I tried already using ${SLURM_JOBID}
, ${SLURM_JOB_ID}
, %j
and %J
. I also tried to write these slurm env variables into a variable before passing into python.
Here is my latest code:
#!/bin/bash
# --- info to user
echo "script started ... "
# --- setup environment
module purge # clean up
module load python/3.6
module load nvidia/10.0
module load cudnn/10.0-v7
# --- display information
HOST=`hostname`
echo "This script runs the CNN. Slurm scheduled it on node $HOST"
echo "I am interested of all environment variables Slurm adds:"
env | grep -i slurm
# --- start running ...
echo " --- run --- "
# --- define some varibles
dc="dice"
sm="softmax"
# --- run a job using a slurm batch script
for layer in {3..15..2}
do
sbatch -N 1 -n 1 --mem=20G --mail-type=END --gres=gpu:V100:3 --wrap="singularity --noslurm tensorflow_19.03-py3.simg python run_CNN_dynlayer.py ${SLURM_JOBID} ${layer} ${dc}"
sleep 1 # pause 1s to be kind to the scheduler...
echo "jobid: "+${SLURM_JOBID}
echo " --- next --- "
done
cmd looks like that:
femonk@rarp1 [CNN] ./run_CNN_test.slurm
script started ...
This script runs the CNN. Slurm scheduled it on node rarp1
I am interested of all environment variables Slurm adds:
SLURM_ACCOUNT=AI
PYTHONPATH=/cluster/slurm/lib64/python3.6/site-packages:/cluster/slurm/lib64/python3.6/site-packages:/cluster/slurm/lib64/python3.6/site-packages:
--- run ---
Submitted batch job 3182711
jobid:
--- next ---
femonk@rarp1 [CNN]
Has anyone any idea what's wrong with my code? Thanks a lot in advance.
Upvotes: 3
Views: 3787
Reputation: 59250
The SLURM_JOBID
environment variable is made available for the job processes only, not for the process that submits the jobs. The job id is returned from the sbatch
command so if you want it in a variable, you need to assign it.
do
SLURM_JOBID=$(sbatch --parsable -N 1 -n 1 --mem=20G --mail-type=END --gres=gpu:V100:3 --wrap="singularity --noslurm tensorflow_19.03-py3.simg python run_CNN_dynlayer.py ${SLURM_JOBID} ${layer} ${dc}")
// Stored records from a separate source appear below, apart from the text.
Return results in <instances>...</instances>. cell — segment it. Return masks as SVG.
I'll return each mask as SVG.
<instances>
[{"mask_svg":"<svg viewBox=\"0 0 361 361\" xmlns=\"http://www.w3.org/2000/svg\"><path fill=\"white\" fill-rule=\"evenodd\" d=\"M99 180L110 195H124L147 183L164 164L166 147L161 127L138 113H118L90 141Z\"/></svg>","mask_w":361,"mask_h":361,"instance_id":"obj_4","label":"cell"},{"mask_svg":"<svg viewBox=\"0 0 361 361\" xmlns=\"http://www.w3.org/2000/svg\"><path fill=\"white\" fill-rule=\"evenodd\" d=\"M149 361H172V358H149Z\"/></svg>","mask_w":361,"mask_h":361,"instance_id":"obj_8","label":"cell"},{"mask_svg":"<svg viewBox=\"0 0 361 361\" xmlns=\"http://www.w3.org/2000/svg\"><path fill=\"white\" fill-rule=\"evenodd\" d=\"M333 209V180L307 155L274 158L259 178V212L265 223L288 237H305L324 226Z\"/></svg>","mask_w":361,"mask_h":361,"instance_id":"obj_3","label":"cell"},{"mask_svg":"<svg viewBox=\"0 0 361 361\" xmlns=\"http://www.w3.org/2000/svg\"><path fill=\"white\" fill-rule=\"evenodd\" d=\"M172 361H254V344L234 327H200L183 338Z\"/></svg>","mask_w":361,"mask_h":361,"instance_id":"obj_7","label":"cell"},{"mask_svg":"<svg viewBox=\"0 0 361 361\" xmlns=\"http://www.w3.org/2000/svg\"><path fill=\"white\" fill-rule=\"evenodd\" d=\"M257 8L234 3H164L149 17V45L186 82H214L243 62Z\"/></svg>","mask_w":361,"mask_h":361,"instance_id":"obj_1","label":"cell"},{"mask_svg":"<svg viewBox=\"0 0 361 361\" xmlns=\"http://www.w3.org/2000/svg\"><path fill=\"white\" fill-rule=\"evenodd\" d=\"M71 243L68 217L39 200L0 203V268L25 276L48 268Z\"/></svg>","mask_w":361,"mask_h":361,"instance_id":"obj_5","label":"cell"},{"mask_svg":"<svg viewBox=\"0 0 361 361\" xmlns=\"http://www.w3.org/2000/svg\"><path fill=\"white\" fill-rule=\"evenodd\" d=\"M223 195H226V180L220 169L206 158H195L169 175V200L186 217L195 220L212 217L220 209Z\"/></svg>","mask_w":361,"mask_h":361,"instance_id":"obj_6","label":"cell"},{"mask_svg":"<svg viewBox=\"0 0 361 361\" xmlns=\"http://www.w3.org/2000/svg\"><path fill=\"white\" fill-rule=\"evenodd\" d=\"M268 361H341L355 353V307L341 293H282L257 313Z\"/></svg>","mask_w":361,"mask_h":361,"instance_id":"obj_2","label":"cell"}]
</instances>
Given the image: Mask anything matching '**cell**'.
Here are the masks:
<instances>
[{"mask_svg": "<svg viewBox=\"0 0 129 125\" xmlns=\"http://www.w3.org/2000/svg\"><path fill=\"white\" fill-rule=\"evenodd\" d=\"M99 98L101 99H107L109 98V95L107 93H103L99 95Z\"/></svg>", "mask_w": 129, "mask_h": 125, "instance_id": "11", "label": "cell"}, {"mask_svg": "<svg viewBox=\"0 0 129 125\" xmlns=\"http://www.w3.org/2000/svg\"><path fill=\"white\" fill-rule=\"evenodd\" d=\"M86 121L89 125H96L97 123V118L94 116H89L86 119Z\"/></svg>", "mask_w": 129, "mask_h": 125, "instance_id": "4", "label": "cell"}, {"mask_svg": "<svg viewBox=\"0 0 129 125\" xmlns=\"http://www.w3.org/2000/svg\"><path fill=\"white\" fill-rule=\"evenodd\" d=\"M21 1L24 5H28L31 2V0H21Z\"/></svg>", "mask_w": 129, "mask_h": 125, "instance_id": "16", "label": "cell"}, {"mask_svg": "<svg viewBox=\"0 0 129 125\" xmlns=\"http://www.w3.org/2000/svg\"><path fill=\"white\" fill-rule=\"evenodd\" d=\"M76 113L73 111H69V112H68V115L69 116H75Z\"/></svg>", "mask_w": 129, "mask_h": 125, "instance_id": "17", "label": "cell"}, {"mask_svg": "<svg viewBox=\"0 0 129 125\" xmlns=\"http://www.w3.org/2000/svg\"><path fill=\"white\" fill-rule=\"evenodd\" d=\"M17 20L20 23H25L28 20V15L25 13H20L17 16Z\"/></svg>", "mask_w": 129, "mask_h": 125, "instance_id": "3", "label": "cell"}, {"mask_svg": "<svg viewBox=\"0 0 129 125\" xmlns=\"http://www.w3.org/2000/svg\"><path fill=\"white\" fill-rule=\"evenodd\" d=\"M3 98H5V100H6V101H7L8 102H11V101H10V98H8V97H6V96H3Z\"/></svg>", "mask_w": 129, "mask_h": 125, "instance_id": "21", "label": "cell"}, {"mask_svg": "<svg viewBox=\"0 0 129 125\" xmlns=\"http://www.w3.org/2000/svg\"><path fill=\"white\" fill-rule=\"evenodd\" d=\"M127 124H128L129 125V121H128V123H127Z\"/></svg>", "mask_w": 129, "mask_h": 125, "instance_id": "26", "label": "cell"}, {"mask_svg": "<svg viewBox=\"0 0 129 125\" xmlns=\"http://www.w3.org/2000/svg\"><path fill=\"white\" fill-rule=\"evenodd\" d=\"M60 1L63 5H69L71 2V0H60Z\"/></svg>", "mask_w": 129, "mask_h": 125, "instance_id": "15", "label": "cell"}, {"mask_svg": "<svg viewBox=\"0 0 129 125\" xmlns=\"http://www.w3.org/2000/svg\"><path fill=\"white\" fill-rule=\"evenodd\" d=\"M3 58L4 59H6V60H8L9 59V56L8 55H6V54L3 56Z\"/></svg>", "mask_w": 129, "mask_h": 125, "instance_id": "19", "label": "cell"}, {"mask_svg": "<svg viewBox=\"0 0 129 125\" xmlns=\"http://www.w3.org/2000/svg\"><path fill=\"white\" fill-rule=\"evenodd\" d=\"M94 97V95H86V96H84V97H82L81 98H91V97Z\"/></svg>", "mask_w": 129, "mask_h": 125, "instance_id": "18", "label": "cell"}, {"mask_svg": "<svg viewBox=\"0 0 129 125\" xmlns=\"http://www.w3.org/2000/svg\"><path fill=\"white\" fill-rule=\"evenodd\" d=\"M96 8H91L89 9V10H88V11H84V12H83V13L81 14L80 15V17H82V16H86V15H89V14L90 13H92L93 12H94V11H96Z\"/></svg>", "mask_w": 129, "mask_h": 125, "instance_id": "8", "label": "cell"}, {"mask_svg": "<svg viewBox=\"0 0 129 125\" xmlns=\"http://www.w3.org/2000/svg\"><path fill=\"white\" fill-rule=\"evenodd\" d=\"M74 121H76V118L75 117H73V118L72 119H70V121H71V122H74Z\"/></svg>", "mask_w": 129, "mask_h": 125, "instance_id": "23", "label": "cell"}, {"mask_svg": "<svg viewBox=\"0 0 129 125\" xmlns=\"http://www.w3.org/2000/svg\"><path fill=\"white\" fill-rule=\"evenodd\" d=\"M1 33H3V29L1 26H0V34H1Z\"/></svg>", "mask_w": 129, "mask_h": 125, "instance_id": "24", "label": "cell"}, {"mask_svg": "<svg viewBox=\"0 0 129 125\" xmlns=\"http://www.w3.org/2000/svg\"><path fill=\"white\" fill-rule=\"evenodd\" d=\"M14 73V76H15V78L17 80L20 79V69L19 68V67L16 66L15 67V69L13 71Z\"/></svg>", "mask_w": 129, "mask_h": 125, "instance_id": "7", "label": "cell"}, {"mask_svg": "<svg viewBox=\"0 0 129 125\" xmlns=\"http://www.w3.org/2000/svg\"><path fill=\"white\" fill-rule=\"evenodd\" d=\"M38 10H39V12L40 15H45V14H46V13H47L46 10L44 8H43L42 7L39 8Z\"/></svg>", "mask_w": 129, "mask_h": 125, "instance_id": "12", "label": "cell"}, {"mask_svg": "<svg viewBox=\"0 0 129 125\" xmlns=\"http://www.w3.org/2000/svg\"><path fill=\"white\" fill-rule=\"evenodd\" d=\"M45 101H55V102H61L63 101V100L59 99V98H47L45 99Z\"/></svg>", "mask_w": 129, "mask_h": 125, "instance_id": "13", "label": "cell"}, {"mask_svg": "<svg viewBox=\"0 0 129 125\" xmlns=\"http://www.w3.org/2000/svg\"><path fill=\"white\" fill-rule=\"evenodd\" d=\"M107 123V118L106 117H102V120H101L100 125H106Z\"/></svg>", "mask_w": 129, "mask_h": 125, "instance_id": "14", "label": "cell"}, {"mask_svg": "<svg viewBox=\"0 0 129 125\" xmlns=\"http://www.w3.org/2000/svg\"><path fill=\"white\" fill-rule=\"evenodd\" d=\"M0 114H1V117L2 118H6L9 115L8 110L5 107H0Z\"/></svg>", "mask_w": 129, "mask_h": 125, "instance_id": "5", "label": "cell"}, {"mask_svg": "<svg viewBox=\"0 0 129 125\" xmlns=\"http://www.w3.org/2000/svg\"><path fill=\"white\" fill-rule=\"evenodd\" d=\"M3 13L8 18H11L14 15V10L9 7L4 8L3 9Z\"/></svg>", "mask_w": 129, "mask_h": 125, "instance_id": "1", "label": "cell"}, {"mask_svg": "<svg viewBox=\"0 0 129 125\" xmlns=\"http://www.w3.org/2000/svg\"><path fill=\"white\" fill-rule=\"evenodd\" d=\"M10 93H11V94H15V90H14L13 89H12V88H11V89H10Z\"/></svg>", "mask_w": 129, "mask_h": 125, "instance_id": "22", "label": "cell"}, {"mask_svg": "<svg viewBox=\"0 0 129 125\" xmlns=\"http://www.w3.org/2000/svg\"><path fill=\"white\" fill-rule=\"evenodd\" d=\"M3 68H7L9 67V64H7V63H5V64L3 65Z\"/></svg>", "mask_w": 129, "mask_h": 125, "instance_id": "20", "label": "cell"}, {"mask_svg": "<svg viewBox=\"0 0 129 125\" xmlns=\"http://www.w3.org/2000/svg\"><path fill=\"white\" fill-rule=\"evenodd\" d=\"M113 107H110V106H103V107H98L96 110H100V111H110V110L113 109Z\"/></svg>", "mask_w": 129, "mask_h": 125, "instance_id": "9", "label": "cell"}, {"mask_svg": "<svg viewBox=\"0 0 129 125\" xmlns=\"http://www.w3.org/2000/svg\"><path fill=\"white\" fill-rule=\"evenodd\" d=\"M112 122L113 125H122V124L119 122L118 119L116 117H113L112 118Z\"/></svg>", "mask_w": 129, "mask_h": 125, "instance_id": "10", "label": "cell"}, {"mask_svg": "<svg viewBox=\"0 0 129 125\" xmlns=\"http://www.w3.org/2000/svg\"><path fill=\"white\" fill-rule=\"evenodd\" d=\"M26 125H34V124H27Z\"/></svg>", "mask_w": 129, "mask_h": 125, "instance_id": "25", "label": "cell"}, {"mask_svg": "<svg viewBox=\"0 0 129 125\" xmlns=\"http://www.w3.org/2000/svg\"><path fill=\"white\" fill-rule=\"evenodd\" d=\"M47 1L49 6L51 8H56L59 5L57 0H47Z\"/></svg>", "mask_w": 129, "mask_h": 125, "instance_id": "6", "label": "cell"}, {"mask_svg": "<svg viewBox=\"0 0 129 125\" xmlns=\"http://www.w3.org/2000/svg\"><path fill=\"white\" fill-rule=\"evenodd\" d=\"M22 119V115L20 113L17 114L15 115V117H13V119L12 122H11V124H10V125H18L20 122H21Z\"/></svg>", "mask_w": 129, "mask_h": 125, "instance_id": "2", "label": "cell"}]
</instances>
sleep 1 # pause 1s to be kind to the scheduler...
echo "jobid: "+${SLURM_JOBID}
echo " --- next --- "
done
Note the use of the command substitution $()
jointly with the --parsable
argument of sbatch
.
Note also that the line Submitted batch job 3182711
of the current output will disappear as it is used to populate the SLURM_JOBID
variable.
Upvotes: 6